The museum building is adjacent to the historic Rock Island Depot and Freight House.

==Development==
The LEED-Gold certified building was completed by architect Dewberry and Williams Brothers Construction. The Peoria Riverfront Museum opened on October 20, 2012 as a successor to the Lakeview Museum of Arts and Sciences, which had been founded by private citizens in 1965 as the Lakeview Center and whose building was then given to and maintained by the Peoria Park District while its operations remained entirely private. Lakeview Museum was located in the north central suburban Lakeview Park in Peoria. It was also home to more than 50 member clubs, hobby groups, and organizations who formed an independent arts and sciences council whose members had helped start the museum.

Lakeview Museum officials led the campaign for the new museum, and its collections, trustees and staff formed the foundation of the Peoria Riverfront Museum operation when it opened. The Peoria Riverfront Museum was funded by private contributions with support from donated land by the city of Peoria and support for the building by a tax referendum approved by voters of Peoria County.

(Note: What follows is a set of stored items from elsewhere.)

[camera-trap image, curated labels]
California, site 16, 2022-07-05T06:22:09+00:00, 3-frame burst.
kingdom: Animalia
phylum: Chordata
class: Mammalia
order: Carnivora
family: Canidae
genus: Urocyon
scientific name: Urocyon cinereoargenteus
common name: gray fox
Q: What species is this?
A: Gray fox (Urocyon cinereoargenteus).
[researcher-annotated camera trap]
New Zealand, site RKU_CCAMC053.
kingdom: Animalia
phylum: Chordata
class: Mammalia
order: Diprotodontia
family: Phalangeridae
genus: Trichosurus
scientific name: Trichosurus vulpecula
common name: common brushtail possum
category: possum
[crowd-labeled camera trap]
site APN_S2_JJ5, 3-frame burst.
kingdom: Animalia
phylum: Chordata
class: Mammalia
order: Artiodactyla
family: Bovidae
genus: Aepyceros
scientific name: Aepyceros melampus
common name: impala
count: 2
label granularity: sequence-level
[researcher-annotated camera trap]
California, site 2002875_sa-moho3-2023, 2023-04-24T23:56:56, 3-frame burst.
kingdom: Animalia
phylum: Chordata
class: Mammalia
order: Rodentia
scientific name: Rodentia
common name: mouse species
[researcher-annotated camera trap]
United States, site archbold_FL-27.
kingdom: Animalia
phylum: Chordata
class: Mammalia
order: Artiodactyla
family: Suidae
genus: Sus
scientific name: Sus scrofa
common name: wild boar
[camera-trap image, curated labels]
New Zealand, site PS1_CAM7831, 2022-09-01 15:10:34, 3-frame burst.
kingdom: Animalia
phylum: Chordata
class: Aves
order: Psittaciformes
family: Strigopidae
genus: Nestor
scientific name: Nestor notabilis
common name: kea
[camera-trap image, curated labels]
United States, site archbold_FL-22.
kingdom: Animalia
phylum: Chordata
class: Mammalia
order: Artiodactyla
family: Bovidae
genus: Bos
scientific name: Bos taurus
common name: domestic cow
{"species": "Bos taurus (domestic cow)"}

The operations are supported by donations and earned revenue while the building and grounds are owned by Peoria County and leased to the museum by public-private partnership agreement. Key to the agreement was the enactment by local voters of a supplemental sales tax. An admission fee is charged to museum nonmembers. The museum has averaged about 150,000 visitor experiences annually since its opening, and since the pandemic shutdown in 2020, grown substantially in its social media and digital engagements, reaching 3 million annual digital engagements in 2025.